The morning after the death of Calvin Treeves his nephew was almost late at the works. He had been sitting up all night with a sick boy whose mother was worn out and he looked worn and tired himself. Little lines that took away the boyish look were beginning to show themselves around his eyes since he came to live at The Plant, for life, as not even the war had shown it, had been passing like a panorama before his eyes, and he was meeting great problems every day. The burden of sin and poverty had been laid upon his shoulders, and he was wondering how he could lift more of it from others not so able to bear it. 

He went quietly to his machine, greeting the men about him with a smile. He had a pleasant word for everyone, but he was not talkative that morning as he went about putting his machine in order for the day. 
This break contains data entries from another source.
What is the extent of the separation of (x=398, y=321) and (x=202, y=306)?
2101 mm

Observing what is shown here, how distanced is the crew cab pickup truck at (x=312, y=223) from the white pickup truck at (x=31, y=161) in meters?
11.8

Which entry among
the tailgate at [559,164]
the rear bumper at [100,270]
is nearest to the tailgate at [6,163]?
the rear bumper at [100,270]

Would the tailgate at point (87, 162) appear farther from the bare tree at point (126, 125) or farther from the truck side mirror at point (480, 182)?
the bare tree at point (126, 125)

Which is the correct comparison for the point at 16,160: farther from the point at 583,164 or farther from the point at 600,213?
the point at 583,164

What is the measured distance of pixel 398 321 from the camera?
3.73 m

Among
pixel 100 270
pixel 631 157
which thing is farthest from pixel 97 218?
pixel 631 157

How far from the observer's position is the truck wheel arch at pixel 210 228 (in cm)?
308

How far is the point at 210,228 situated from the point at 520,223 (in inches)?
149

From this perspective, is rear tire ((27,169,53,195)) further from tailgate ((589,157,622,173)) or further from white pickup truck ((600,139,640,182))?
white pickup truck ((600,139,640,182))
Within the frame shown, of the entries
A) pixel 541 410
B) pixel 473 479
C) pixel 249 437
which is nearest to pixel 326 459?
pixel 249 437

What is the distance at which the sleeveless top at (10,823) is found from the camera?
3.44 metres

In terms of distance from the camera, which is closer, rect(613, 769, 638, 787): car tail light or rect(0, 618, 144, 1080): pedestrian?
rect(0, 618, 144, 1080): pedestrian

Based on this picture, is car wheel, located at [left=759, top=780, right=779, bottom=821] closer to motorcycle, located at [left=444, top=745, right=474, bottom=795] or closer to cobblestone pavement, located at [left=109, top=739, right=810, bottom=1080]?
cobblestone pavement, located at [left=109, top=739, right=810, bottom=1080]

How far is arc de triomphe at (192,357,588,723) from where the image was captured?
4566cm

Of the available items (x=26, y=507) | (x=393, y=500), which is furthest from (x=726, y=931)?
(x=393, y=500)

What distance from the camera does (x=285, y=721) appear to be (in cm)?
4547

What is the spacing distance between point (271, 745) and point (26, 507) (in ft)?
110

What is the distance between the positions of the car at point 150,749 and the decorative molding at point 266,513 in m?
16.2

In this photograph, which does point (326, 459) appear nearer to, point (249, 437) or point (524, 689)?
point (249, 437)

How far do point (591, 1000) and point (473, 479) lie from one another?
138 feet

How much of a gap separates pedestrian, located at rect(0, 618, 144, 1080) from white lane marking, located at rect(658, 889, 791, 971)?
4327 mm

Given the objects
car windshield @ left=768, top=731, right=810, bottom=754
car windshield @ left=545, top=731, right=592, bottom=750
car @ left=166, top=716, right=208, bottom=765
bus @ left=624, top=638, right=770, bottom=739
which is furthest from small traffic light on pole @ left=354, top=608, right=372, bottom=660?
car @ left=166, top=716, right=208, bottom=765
“Well, I guess, Buddie, you wisht your name was anything but John this morning, don'cha?” 

“How's that?” asked John Treeves pleasantly, always ready to enter into conversation, even if it were but a joke on himself. 

“Ain't you seen the papers yet this morning?” asked the other wonderingly. For Treeves had distinguished himself by being one of the few men who took the morning paper and read it on the way down to the shop. 

“Why, no,” he said, “I stayed all night with Johnny Fusco and didn't get back to my room. What's the news?” 

“Only another millionaire croked, that's all,” said the workman cheerily, clinking his oilcan into a slot, and mopping it off with a big, dirty rag. Oh, man! If all that money could just be divided between us hard-working men there'd be some justice in things! If I had my way every rich man would have to leave his property to the state at his death, and the state would divide it up. No one gets any of it that has over a certain income, big enough to live comfortably on. Then things would keep evening themselves up all the time, see?”